Exploiting Generalization in Offline Reinforcement Learning via Unseen State Augmentations

TL;DR

This paper introduces a novel unseen state augmentation method in offline RL that enhances the exploitation of distant unseen states by leveraging value-informed perturbations and uncertainty filtering, leading to improved task performance.

Contribution

It proposes a new unseen state augmentation strategy that relaxes previous limitations, enabling better generalization to unseen states in offline RL.

Findings

Improved performance across multiple offline RL benchmarks.

Consistently lower average dataset Q-values indicating more conservative estimates.

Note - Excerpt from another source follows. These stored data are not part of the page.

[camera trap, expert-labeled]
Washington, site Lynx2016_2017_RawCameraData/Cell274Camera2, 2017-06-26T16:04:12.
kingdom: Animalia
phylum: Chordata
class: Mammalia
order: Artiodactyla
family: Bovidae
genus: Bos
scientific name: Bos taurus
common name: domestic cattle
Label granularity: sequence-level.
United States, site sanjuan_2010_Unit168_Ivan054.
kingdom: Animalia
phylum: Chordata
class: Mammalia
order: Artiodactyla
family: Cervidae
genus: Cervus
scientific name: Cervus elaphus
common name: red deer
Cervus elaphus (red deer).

Enhanced ability to exploit unseen states beyond offline data.

Abstract

Offline reinforcement learning (RL) methods strike a balance between exploration and exploitation by conservative value estimation -- penalizing values of unseen states and actions. Model-free methods penalize values at all unseen actions, while model-based methods are able to further exploit unseen states via model rollouts. However, such methods are handicapped in their ability to find unseen states far away from the available offline data due to two factors -- (a) very short rollout horizons in models due to cascading model errors, and (b) model rollouts originating solely from states observed in offline data. We relax the second assumption and present a novel unseen state augmentation strategy to allow exploitation of unseen states where the learned model and value estimates generalize. Our strategy finds unseen states by value-informed perturbations of seen states followed by filtering out states with epistemic uncertainty estimates too high (high error) or too low (too similar to seen data). We observe improved performance in several offline RL tasks and find that our augmentation strategy consistently leads to overall lower average dataset Q-value estimates i.e. more conservative Q-value estimates than a baseline.